1. Two refrigerators. Everyone feels the need to not only have a huge side-by-side in their kitchen, but since that cannot possibly hold the amount of food an average family or 4 can eat, they have to put one in the garage or sunroom.
2. Organic everything. I forreal just ate some organic fruit snacks with little Jack.
3. Sonic. I think there's one just about every 100 feet.
4. Hanging their kids names on the walls in their bedrooms. Nearly every child's bedroom has "E L L A" or "A U S T I N" hung in bright letters.
5. Naming their kids Ella, Austin, or any name that should really be a last name (i.e. Brady, Jackson, Walker, Parker, etc).
6. Having TVs everywhere. I think the average Franklin household has about 19.7 televisions in their home. We're talking bathrooms, sunrooms, etc. I was startled to find one in a kitchen cabinet last week.
7. The rustic barn star. It's everywhere. Above fireplaces, in stairwells... anywhere there is blank wall space to be filled.

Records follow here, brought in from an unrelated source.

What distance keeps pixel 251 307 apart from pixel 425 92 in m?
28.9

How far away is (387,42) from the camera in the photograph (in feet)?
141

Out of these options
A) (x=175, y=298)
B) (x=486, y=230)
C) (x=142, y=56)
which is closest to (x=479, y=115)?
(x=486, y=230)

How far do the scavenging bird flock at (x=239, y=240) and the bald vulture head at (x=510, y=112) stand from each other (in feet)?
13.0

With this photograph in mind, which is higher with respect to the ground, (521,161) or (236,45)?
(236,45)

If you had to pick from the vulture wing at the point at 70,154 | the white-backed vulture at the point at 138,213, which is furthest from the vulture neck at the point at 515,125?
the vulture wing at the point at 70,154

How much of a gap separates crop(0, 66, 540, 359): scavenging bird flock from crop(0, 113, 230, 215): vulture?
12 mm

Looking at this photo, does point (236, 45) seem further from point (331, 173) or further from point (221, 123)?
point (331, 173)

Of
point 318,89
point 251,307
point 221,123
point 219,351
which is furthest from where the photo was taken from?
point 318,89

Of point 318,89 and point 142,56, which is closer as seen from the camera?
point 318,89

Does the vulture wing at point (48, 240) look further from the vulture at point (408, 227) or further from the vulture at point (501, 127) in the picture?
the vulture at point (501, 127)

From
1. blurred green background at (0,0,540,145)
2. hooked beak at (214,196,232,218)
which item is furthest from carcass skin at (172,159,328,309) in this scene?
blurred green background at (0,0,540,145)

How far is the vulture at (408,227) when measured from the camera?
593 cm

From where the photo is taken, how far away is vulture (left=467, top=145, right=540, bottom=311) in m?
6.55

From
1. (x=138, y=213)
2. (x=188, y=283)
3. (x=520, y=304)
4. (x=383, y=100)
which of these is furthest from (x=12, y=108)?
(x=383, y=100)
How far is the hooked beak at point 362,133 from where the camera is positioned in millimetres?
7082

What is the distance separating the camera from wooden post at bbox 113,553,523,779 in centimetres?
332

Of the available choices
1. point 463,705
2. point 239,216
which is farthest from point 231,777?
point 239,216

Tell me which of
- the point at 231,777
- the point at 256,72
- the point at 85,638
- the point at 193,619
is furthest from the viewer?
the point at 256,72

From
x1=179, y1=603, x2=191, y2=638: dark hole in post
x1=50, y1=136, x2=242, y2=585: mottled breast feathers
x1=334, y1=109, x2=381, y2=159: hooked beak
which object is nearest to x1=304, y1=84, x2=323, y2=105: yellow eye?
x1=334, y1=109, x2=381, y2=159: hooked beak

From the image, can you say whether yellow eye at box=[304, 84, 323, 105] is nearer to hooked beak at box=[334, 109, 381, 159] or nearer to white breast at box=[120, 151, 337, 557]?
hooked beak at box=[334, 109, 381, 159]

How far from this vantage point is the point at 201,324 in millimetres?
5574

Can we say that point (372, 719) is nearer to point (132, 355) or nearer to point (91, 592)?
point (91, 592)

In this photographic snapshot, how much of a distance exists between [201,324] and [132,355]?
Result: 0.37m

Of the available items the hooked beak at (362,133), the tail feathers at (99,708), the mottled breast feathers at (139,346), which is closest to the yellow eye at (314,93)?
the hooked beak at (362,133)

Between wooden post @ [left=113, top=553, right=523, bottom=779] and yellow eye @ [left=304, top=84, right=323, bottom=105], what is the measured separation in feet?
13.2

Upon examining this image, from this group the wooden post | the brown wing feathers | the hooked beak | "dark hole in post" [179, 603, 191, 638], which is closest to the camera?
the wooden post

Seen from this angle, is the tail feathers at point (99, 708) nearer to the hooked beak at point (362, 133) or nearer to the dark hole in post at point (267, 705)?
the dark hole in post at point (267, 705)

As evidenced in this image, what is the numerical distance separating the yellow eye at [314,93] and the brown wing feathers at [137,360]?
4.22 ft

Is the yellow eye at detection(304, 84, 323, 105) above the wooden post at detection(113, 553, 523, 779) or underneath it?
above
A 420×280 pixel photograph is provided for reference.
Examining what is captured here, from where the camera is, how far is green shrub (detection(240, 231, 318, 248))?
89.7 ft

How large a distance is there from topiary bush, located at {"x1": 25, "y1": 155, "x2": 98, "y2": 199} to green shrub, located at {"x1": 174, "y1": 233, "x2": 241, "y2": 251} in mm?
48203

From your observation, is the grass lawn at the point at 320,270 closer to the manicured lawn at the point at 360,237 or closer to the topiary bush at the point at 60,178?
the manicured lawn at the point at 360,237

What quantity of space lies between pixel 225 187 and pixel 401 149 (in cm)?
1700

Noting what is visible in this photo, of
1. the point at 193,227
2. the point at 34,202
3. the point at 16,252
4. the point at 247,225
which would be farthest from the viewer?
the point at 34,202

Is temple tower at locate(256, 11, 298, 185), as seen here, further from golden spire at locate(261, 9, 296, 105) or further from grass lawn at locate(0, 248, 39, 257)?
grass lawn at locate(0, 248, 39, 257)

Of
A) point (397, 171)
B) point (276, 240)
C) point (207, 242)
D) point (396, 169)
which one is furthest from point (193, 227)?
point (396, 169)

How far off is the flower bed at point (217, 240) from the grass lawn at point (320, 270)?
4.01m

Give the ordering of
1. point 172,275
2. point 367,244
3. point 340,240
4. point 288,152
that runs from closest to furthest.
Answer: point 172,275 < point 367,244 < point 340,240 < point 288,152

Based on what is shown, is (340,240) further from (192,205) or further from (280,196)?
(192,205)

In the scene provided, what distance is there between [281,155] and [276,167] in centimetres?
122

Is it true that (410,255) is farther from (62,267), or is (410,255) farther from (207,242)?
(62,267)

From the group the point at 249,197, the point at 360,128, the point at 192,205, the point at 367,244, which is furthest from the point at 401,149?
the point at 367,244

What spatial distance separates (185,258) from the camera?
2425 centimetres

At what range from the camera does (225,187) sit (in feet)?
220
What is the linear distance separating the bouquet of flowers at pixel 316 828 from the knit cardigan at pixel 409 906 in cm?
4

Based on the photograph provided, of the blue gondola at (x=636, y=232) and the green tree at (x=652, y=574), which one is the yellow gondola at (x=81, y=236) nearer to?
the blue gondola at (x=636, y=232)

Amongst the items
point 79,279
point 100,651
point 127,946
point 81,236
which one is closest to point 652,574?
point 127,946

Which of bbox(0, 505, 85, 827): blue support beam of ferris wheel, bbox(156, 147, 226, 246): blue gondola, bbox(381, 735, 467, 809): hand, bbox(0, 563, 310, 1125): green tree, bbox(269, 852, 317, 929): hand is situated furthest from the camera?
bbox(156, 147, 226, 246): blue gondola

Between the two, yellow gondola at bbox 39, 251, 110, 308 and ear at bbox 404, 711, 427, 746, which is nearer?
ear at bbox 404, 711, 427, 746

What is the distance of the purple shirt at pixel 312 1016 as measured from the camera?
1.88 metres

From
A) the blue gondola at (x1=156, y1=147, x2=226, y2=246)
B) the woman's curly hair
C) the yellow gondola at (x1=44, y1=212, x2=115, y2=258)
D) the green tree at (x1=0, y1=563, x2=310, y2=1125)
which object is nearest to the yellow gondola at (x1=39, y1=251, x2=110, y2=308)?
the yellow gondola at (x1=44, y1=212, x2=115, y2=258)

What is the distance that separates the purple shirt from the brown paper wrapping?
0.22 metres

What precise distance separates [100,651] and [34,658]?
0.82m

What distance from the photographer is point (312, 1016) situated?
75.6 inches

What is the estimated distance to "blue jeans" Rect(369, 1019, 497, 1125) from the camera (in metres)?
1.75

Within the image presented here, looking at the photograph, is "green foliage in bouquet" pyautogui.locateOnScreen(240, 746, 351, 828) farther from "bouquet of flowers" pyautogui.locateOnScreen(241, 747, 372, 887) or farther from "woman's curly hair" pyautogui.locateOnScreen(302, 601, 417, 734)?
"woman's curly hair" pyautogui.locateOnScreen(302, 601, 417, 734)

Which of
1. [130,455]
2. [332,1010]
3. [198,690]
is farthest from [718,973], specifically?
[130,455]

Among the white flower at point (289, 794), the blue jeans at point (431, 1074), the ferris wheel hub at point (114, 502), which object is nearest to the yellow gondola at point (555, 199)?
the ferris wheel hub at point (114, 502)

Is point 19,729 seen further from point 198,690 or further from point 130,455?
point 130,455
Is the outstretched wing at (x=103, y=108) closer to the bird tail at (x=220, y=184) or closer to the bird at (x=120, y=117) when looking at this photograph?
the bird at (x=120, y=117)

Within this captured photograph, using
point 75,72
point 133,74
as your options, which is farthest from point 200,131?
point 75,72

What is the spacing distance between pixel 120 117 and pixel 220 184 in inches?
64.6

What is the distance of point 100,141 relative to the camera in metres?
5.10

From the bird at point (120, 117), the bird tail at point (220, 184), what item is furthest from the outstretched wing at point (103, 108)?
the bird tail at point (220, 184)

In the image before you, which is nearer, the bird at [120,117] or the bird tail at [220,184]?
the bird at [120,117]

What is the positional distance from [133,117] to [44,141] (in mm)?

8. Super complicated cable/TV/DVD set-ups. The universal remote helps nothing. At all. I can count on screwing up everything when I play DVDs. Pretty much every time.
9. Brick homes. Just about every house is brick. With hardwood floors.
10. Bibles. And random religious children's books. This includes Veggietales and any fairy-tale style Bible storybook. I went to a house yesterday and didn't notice any, and was strangle unnerved. Although that could have something to do with an abundance of African tribal masks lining the walls.
11. Stopping completely before they turn.
12. Going to church. There are roughly 46781246 churches in this town. And they all get out at the same time. Do not try to have lunch in downtown Franklin. Unless you are a heathen and go to the Irish pub we go to every week. Then you're golden.